__WHAT IS BEING ASKED__. In the blog post about holding pastors accountable, which church did the writer grow up in?

__SELECTED EXCERPT__.
——
Holding Pastors Accountable

christmas 063
Pastor Dean and Ruth- We sure miss them

This blog posting really makes me appreciate our pastor and his wife. They recently retired and we miss them and hope the best for them. Thankfully we never had to deal with the issues that are covered in this blog. Pastor Dean and Ruth were great and were an awesome example of living their life for Christ and loving each other and their family. They will be a part of our church family always.

I have a number of friends that are church leaders, pastors and such. A friend of mine emailed me about their Pastor not living up to the standards you would expect a Pastor to be. From my understanding the pastor at her church is living in sin, by having an affair out of wedlock and taking part in conduct that we are told not to participate it. She asked me about accountability and how to confront or if she should confront the pastor at her church. When I opened my email and read her question, it took me back to when we first moved to St. George. And it still comes to mind when I go through Mesquite, NV.

A pastor and his wife was at a casino gambling and I was shocked to see them there holding their winnings in their hands. I grew up in the Nazarene Church and this just wasn’t done. We are told not to gamble and to see the pastor of my church doing this, I was wondering what my fiend asked me. Those questions would be about accountability and being an example of Christ. I couldn’t wrap my brain around the whole idea and image of my pastor gambling.

This is me playing BINGO, lol
This is me playing BINGO, lol

Then I had to recognize my own sin and not the sin that my pastor and his wife was committing  In my mind, it was OK for me to be there gambling, but not MY pastor. I was holding him up to a higher standard than I had for myself and other Christians. I could come up with a hundred reasons why it was OK for me to be there but not him. Needless to say, I was just as much in the wrong as he was and I was wrong in thinking that him being there was the same as me being there.

I would think that we need to look at the issue at hand.  Should a pastor who falls into serious sin—or who is just accused of a serious sin—respond publicly and address the charges? Does he/she need to be open with his congregation? Or does the Bible give him immunity? Does his/her standing as a Christian leader give him/her permission to hide his/her faults from view?
——
(Items stored from a collection)
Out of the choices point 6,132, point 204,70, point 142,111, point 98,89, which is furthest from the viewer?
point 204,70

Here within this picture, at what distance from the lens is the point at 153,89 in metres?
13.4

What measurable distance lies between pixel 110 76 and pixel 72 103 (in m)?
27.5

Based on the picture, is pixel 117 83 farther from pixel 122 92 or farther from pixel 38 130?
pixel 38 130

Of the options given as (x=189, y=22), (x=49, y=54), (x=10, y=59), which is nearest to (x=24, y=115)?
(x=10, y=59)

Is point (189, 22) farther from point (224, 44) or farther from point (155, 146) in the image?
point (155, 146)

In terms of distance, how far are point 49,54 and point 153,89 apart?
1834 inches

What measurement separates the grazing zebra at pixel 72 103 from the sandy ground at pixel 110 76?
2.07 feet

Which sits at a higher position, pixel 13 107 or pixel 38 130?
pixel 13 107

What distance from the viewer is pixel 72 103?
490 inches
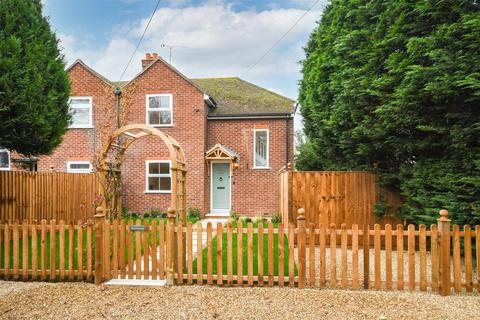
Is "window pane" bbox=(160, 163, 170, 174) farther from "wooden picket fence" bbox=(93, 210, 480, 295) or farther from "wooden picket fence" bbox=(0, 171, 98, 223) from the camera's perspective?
"wooden picket fence" bbox=(93, 210, 480, 295)

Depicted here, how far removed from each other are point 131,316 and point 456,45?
6394 mm

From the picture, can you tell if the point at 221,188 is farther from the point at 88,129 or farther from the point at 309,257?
the point at 309,257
——
__TASK ANSWER__. The Nazarene Church.